On Wed, Jan 27, 2021 at 5:22 AM BAILLY Yves <yves.bailly@hexagon.com> wrote:

I think I get your point. After more thinking about it (which I should have done before, sorry for that), [...]

No worries. I'm not expressing my points in the directest and clearest possible manner, either. I think we started at opposite vague extremes and are slowly "haggling" our way to meet somewhere in the middle. I started at "This is not possible"; you started at "This is possible." I'm still 100% certain that when we meet it'll be on the "This is not possible" side of the line... but we're still working our way there.

> Is f the same function as, or a different function from, f<T>? (I don't know but I think so.)

If T and U are two different types, then f is a different function from f<T>.

However, because U and T refer to the same Platonic type and a U can be seen as a T, then if f is syntactically correct, well-formed with regard to the restrictions put on U (for example, inside f<> there’s no assignment of a T to a U without an explicit cast), then the actual instantiation of f can be the same as the instantiation of f<T>

I know what you mean, but I hope we'll agree to ignore the possibility for compiler optimizations and just focus on the formal language semantics.

For example, in C++20 if you write

extern int i;

int *f1(int *x) { return x+i; }

float *f2(float *x) { return x+i; }

the compiler is perfectly well permitted to optimize those two functions into

f1: nop

f2: movslq i(%rip), %rax

leaq (%rdi,%rax,4), %rax

ret

No mainstream compiler actually bothers to do this, but there's nothing stopping a "sufficiently smart compiler" from doing it. (Similar optimizations at the linker/LTO level are more common.)

However, whatever happens behind the scenes in the compiler must still respect the "As-If Rule": it isn't allowed to break any conforming program.
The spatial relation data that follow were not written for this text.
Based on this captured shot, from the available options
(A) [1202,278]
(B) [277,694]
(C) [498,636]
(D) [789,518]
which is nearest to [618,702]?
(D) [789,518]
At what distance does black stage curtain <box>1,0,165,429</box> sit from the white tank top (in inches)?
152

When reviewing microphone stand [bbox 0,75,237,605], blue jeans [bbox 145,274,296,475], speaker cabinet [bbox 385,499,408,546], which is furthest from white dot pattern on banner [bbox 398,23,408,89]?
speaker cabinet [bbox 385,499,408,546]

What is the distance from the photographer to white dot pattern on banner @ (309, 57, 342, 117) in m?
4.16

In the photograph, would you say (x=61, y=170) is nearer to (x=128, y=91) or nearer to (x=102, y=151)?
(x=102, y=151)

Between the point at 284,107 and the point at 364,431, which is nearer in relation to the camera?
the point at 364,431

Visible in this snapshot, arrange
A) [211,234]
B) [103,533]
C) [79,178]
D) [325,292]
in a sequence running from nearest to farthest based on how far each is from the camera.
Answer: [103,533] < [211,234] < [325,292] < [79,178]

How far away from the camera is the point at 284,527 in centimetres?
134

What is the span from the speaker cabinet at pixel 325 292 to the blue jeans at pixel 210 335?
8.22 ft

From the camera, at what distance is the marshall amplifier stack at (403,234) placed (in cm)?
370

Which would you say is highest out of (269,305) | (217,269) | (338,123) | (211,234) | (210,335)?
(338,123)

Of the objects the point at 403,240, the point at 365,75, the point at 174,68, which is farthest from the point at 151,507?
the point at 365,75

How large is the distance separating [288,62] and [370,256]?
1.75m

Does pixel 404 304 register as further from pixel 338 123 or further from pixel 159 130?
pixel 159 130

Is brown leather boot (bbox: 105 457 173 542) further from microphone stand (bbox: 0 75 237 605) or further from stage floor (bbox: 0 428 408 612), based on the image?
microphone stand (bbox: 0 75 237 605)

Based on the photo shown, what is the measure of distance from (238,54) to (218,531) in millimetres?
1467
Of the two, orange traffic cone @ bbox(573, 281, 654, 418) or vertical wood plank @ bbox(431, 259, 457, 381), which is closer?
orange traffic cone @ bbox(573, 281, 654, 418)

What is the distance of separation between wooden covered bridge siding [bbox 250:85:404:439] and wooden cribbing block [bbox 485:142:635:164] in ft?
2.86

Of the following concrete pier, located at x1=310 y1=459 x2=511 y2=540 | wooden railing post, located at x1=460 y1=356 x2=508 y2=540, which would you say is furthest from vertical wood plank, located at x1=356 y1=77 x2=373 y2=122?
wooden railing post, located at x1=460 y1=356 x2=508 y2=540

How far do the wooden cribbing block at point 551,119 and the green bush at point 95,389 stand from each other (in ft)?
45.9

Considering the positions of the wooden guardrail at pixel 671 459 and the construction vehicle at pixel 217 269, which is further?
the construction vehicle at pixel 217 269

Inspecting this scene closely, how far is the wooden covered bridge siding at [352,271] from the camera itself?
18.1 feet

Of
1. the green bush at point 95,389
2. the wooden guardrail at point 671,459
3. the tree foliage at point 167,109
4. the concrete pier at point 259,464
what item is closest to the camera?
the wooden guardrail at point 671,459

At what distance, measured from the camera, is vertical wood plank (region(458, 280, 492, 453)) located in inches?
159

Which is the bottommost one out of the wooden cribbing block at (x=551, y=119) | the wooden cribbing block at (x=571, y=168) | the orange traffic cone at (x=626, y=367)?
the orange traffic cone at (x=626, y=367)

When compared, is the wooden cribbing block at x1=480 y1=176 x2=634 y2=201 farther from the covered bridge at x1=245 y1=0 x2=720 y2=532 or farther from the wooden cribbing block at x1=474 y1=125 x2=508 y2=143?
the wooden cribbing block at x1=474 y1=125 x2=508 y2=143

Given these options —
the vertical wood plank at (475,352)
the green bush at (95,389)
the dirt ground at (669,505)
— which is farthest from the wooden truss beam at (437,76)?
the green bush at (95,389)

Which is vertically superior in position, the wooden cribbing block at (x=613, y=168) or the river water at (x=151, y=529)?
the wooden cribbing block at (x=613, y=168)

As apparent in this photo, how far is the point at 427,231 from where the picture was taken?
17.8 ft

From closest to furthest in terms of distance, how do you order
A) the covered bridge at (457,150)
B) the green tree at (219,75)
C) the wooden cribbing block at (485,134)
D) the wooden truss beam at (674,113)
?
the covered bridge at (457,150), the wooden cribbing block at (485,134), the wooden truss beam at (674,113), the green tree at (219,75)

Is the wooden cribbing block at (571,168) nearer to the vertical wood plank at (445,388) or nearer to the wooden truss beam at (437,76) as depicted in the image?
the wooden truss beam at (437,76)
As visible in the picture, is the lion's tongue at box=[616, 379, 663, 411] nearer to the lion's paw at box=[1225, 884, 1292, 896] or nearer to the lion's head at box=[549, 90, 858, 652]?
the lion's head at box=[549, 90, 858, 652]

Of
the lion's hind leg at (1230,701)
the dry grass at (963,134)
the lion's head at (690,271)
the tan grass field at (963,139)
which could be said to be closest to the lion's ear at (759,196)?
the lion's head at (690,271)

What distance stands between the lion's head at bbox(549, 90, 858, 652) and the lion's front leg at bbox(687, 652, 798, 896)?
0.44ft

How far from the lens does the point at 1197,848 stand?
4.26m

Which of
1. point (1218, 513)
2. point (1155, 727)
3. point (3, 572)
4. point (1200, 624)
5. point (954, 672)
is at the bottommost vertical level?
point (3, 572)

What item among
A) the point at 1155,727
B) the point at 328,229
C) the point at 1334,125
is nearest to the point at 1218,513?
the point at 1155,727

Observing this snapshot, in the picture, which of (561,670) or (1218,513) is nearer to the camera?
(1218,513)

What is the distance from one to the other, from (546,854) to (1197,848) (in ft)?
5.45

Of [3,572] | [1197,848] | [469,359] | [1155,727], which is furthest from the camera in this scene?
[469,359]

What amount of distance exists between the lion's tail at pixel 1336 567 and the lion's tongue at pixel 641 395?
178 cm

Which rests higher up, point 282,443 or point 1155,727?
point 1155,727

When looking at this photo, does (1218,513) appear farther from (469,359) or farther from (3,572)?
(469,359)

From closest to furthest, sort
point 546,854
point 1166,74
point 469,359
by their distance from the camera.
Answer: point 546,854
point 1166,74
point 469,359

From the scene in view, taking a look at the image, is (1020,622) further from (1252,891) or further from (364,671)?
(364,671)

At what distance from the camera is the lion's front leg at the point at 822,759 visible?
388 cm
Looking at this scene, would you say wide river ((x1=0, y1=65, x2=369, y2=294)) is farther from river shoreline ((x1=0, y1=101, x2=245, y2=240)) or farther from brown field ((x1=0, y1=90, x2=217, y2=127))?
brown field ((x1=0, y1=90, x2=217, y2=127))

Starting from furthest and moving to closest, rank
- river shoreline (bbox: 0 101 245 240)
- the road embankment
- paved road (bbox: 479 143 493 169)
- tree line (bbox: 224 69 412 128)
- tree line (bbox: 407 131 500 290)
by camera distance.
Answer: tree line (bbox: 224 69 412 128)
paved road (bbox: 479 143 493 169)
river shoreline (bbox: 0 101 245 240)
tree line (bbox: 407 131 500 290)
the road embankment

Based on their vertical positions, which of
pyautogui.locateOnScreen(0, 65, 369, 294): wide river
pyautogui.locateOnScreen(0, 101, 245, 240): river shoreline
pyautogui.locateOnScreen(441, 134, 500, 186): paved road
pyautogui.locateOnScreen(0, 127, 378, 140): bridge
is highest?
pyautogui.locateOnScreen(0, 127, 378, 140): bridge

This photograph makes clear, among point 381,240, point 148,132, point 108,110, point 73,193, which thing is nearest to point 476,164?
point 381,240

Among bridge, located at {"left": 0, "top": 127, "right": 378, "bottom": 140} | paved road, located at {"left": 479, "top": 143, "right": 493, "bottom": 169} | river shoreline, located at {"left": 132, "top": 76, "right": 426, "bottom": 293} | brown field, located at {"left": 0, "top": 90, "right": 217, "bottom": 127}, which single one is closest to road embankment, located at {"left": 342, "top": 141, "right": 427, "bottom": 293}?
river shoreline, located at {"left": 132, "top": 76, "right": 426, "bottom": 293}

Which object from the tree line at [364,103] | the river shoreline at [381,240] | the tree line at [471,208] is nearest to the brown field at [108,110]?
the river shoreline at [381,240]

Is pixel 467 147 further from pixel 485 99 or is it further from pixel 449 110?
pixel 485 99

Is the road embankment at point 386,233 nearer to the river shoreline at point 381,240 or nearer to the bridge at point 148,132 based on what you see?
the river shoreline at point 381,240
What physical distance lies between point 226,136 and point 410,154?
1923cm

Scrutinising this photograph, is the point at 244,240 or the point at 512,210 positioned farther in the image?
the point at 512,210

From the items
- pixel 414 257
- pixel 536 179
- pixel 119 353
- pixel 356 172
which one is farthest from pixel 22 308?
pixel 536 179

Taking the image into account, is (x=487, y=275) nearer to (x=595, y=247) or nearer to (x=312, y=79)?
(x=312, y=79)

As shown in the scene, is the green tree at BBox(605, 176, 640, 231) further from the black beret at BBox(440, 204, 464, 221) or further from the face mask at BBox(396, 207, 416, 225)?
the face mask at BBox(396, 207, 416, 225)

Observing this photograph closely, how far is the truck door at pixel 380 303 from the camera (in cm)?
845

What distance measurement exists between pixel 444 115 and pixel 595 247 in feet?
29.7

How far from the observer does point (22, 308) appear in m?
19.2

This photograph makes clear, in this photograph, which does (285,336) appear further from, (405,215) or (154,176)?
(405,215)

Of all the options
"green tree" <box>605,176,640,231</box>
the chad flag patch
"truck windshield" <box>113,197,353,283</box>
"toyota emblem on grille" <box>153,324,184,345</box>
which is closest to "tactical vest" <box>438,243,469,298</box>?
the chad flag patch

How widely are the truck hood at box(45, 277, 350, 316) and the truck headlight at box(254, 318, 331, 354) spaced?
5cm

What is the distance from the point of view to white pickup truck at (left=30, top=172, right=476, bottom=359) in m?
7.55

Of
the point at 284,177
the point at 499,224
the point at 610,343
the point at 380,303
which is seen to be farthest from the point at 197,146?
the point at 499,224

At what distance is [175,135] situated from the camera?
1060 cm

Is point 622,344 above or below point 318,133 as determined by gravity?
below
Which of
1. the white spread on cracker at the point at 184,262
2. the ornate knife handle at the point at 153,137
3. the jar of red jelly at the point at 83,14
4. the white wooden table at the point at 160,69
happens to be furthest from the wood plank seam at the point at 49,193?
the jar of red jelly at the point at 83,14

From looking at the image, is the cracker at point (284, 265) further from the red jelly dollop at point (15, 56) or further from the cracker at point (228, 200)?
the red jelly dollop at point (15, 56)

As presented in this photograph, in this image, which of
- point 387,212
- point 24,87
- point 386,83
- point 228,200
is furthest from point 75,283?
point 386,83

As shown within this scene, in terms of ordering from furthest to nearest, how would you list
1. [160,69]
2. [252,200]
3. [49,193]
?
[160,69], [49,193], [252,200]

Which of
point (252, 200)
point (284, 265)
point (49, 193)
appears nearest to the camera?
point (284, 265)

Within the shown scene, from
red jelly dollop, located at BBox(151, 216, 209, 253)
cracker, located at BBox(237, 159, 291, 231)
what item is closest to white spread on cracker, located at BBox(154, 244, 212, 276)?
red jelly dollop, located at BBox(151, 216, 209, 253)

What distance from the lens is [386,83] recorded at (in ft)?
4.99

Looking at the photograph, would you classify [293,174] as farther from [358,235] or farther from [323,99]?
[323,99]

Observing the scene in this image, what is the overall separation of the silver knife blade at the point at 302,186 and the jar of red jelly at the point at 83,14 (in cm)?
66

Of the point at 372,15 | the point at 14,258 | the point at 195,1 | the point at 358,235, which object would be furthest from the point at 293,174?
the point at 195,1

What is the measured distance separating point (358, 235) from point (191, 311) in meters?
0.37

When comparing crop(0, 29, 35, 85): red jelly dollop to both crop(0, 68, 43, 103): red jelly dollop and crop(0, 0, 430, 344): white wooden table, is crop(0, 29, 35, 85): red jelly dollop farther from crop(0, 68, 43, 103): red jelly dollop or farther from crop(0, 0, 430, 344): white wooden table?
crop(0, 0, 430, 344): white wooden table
For example, if some program asks

assert((void*)f1 != (void*)f2);

the optimized program must still answer correctly. (That's what that extra `nop` is doing in the codegen — it's giving f1 and f2 distinct addresses at the machine level, even though f1's control flow just flows straight into f2.)

So yes, of course a sufficiently smart compiler could also make your `f<T>` and `f` share the same code at the machine level. But it would still have to ensure that `&f<T> != &f` in C++, right? That's what I mean by f<T> and f being different functions.

For template instantiations in particular, there's another way to tell them apart. Different template specializations have different sets of function-local-static variables.

template<class A>

void f() {

static int i = 0;

printf(" %d", ++i);

}

struct T {};

using U = new T;

int main() {

f<T>(); f<T>(); f<T>(); // prints 1 2 3

f(); f(); f(); // should print 1 2 3 — not 4 5 6, as it would with an ordinary type alias!

}

If you remove the keyword `new`, so that U and T are just two names for the same type, then C++'s formal semantics are that &f<T> == &f and that the output of the program is "1 2 3 4 5 6" (because if T and U are the same type then we're just calling the same function 6 times, instead of two different functions each 3 times).

This would apply to the std::hash<> specialization: when required to instantiate std::hash, if it has not been explicitly specialized, then as you said the compiler may realize that std::hash is the same (has the same contents although it doesn’t have the same identity) as std::hash<T> - again, if and only if the code for std::hash is well-formed and there’s no explicit specialization defined provided by the user.

Okay, consider this snippet, then:

using size_t = unsigned long;

template<> struct hash<size_t> {

size_t operator()(const size_t& x) const { return x; }

};

using Width = new size_t;

std::hash<Width> hasher;

Width width = 42;

size_t bytecount = 42;

auto x = hasher(width); // OK?? What is decltype(x)?

x = bytecount; // OK if decltype(x) is size_t... but not OK if decltype(x) is Width, correct?

AIUI, you're postulating some yet-to-be-fleshed-out mechanism by which the compiler is going to look at the C++ source code of the `hash<size_t>` specialization and generate a copy substituting `Width` for `size_t` in some yet-to-be-fleshed-out manner.

(1) Ideally the compiler would know that the signature of hash<Width>::operator() should be `size_t operator()(const Width&) const`, not `Width operator()(const Width&) const`. But how can it possibly know that one of the size_ts should be substituted and not the other?

(2) What happens if the declaration of `hash<size_t>::operator()` is visible in this TU, but the definition is not visible? That seems like a problem similar to what would happen if you put a function template definition into a .cpp file. What implications does that have for usability?

(3) How does the compiler even know that I want `Width` to have a `hash` specialization? Will it apply the same logic to say, well, `std::rotl` exists for size_t so it should also exist for `Width`? That actually seems like the kind of thing that I want strong typedefs to protect me from.

(4) Also, wait a minute, how does `Width width = 42;` even compile at all? `42` is not a `Width`; it's an int. If implicitly converting size_t(42) to Width is forbidden, then surely it should be equally forbidden to implicitly convert int(42) to Width. So, how do you envision this facility interacting with integer literals?

#1 is the vastly most important issue here, because it strikes directly at your vague "substitution" mechanism for creating new specializations of `hash`.

#3 and #4 are relatively unexplored territory and I foresee them having easy vague answers that would then have to be unpacked via further discussion. So please don't use #3 and #4 as an excuse to procrastinate on #1. #1 is important!

HTH,

Arthur